I am trying to predict the next word using LSTM.
those are my layers:
# define layers
self.embedding = nn.Embedding(num_embeddings = vocab_size,
embedding_dim = input_length)
self.lstm = nn.LSTM(input_size = input_length,
hidden_size = hidden_dim,
num_layers = num_layers,
dropout = drop_prob,
batch_first = True, #batch_first= True, then the input and output tensors are provided as (batch, seq, feature)
bidirectional = False)
self.fc = nn.Linear(hidden_dim, output_size)
self.dropout = nn.Dropout(p = drop_prob)
self.LogSoftMax=nn.LogSoftmax(dim = 1) # meaning result size [batch_size x seq_len x output_size]
with the nn.NLLLoss .
the input to this network have size of [batch_size,seq_len]
and my output_size is the volcab_size = 10000.
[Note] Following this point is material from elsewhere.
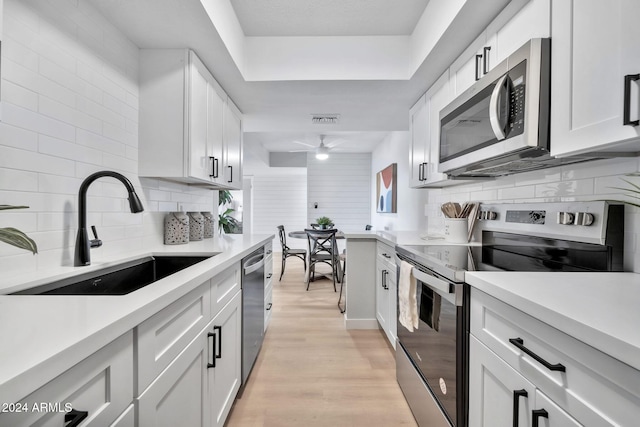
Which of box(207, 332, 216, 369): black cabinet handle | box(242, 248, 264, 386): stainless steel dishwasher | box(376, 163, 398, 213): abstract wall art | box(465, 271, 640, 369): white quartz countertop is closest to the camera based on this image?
box(465, 271, 640, 369): white quartz countertop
the output of the network has size of [batch_size,seq_len,vocab_size ],
which i kinda get it since the last dim (volcab_size ) is the probability (or log probability) of the next word to be wordX.
what i dont understand is how to create the target. target size should be [batch_size, vocab_size ],
but this is not one-hot vector (right?). so in theory [batch_size, 1] should be enough (when in the last dim is the index in the vocabulary of the next word).
any way to do that? there is no meaning to use [batch_size, vocab_size] as target size.